Action item
Would you copy the full listing that follows without changing a thing?

Available records

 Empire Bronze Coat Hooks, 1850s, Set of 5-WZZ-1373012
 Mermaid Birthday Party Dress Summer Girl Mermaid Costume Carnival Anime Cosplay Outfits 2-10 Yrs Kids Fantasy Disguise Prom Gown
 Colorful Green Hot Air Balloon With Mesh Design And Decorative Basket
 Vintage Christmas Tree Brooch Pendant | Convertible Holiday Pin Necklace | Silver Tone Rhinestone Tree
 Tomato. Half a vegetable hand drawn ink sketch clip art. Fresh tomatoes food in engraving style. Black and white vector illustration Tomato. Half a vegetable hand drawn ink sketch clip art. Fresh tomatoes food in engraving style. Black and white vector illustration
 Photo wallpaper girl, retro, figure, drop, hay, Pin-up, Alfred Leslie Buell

The answer
 Empire Bronze Coat Hooks, 1850s, Set of 5-WZZ-1373012
 Mermaid Birthday Party Dress Summer Girl Mermaid Costume Carnival Anime Cosplay Outfits 2-10 Yrs Kids Fantasy Disguise Prom Gown
 Colorful Green Hot Air Balloon With Mesh Design And Decorative Basket
 Vintage Christmas Tree Brooch Pendant | Convertible Holiday Pin Necklace | Silver Tone Rhinestone Tree
 Tomato. Half a vegetable hand drawn ink sketch clip art. Fresh tomatoes food in engraving style. Black and white vector illustration Tomato. Half a vegetable hand drawn ink sketch clip art. Fresh tomatoes food in engraving style. Black and white vector illustration
 Photo wallpaper girl, retro, figure, drop, hay, Pin-up, Alfred Leslie Buell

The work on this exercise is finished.